───── Task material

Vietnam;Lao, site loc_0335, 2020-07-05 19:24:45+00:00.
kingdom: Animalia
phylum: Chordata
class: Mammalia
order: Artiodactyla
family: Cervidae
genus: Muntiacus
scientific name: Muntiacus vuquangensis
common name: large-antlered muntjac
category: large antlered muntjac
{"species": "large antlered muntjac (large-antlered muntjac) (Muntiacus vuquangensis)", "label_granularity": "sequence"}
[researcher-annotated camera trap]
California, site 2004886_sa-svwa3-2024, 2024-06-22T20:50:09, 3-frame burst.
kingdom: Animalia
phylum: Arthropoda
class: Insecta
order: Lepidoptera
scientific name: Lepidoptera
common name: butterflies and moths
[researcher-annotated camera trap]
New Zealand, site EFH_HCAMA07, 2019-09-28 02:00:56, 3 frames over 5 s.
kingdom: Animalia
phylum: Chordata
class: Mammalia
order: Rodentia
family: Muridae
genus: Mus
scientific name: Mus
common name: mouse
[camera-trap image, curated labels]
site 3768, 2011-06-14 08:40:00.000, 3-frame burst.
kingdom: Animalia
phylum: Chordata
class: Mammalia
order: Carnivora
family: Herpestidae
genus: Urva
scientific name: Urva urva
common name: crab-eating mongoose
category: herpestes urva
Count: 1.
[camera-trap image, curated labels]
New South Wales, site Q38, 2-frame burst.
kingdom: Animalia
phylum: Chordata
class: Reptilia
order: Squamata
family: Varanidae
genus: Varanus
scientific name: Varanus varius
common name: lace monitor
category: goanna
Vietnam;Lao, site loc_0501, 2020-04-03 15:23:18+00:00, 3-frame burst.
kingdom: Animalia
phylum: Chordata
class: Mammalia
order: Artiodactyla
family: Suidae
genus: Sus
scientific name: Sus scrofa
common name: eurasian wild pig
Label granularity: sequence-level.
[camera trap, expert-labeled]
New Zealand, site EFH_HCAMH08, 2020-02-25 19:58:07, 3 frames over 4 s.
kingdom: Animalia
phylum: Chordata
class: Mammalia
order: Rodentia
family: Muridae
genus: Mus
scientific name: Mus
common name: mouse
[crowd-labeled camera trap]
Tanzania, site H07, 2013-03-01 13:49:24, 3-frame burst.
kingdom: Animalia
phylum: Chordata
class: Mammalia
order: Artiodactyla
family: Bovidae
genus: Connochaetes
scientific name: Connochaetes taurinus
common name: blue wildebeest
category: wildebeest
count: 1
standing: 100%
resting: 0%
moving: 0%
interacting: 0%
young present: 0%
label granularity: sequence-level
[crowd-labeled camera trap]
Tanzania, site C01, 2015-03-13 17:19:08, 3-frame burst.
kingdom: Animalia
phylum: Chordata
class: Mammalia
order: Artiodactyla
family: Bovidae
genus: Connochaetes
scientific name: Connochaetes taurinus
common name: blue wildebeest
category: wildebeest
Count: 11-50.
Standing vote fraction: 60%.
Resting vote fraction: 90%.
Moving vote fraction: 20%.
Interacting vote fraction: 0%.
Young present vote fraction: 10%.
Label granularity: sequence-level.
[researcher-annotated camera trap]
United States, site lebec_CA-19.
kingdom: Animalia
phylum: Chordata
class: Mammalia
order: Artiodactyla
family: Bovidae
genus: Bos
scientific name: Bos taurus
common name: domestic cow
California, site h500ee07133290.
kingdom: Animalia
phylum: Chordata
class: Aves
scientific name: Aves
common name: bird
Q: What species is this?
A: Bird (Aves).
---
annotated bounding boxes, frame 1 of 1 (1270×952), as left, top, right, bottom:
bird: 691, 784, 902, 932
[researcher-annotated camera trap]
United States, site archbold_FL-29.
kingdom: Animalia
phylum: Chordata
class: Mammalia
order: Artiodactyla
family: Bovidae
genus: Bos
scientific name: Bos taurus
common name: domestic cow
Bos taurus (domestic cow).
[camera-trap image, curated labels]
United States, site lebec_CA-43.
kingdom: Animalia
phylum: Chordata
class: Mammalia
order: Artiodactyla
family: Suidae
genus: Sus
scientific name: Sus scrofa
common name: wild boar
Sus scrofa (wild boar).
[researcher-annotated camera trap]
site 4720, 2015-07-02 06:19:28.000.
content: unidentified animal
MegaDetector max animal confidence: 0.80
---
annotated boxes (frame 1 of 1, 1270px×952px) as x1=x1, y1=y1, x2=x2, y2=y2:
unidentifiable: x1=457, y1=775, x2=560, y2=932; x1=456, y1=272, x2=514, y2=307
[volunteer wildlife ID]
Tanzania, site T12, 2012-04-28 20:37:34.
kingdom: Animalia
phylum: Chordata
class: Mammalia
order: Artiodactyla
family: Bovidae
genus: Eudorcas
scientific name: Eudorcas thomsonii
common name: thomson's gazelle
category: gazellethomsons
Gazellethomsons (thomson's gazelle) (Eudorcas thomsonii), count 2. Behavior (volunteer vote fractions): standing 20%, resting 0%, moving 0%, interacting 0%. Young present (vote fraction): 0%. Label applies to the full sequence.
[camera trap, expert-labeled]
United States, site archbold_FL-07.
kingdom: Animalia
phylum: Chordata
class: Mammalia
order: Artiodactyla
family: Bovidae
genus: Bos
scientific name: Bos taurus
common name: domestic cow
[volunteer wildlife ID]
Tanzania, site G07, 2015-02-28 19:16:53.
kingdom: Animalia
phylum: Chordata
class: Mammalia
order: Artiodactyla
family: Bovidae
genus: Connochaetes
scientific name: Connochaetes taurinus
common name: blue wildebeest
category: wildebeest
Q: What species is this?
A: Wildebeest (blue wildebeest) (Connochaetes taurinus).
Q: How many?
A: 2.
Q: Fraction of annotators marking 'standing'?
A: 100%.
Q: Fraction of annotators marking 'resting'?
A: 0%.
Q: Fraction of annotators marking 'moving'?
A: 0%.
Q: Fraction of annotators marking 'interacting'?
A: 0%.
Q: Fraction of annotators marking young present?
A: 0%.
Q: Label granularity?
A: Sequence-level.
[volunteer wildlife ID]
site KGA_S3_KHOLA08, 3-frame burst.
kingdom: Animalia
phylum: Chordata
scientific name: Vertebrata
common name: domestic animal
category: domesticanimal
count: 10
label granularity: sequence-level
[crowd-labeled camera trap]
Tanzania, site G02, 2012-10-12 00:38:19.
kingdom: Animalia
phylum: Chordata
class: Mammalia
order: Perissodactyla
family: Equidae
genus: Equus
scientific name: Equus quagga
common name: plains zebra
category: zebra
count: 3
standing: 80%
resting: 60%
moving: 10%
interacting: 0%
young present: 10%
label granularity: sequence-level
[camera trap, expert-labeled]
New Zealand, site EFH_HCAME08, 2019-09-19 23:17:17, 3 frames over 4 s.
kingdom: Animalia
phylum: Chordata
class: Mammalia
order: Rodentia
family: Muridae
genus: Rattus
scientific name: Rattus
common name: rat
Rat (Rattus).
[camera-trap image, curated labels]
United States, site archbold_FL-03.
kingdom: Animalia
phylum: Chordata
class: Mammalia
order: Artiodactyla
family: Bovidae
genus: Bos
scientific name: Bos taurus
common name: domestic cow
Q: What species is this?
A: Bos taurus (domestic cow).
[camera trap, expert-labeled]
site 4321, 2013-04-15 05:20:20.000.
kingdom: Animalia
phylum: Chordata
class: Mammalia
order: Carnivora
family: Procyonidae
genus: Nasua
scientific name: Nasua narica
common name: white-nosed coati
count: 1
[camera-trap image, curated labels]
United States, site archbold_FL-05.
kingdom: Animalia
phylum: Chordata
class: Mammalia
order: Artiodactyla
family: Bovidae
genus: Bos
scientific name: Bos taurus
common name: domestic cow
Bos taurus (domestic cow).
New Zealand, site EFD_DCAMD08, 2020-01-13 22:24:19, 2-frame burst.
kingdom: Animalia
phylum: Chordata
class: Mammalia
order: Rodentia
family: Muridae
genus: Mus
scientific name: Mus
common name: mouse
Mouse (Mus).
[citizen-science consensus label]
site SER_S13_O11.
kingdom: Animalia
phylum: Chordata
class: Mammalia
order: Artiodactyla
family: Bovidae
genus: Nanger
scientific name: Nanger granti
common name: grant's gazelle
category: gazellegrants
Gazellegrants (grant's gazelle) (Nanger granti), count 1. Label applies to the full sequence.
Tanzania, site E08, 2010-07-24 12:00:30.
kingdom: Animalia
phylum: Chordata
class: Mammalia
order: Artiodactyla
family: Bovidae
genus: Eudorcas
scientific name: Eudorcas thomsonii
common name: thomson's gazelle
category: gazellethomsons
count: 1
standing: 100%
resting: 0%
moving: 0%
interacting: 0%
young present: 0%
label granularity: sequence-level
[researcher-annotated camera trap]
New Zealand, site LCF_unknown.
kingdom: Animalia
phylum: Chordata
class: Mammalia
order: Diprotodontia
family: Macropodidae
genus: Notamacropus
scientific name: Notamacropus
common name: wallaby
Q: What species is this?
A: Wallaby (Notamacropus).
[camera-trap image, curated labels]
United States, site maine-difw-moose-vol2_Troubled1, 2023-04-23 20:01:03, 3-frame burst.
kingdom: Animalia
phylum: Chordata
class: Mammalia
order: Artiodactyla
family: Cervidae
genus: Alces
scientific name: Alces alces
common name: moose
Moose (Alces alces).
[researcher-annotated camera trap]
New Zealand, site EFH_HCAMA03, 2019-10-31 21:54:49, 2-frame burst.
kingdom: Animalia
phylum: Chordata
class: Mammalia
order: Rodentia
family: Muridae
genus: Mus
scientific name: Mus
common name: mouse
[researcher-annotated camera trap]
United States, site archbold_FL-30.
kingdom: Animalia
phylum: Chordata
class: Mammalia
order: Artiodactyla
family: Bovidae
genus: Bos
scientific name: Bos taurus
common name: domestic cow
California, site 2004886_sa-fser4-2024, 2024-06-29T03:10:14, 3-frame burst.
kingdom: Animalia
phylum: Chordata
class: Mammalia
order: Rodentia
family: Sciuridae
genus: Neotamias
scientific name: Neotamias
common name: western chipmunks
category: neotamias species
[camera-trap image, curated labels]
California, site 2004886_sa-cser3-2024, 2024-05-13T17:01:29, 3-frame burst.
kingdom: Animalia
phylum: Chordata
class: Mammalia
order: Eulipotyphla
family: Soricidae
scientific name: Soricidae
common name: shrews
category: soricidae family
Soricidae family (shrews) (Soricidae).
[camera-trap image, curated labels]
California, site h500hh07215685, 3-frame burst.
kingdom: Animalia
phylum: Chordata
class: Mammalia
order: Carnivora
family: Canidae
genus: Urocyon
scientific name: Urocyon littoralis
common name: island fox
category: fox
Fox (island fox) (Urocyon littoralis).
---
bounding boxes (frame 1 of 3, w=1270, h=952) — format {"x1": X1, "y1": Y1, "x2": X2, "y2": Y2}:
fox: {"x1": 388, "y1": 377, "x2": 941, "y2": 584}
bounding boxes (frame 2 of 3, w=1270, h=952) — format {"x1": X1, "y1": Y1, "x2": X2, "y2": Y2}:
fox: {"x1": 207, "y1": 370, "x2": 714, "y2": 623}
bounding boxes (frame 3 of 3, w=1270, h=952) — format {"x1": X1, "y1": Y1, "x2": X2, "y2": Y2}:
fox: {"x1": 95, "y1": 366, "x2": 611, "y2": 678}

──────────

Scan the data above and report each line in which "annotators" is present.

Q: Fraction of annotators marking 'standing'?
Q: Fraction of annotators marking 'resting'?
Q: Fraction of annotators marking 'moving'?
Q: Fraction of annotators marking 'interacting'?
Q: Fraction of annotators marking young present?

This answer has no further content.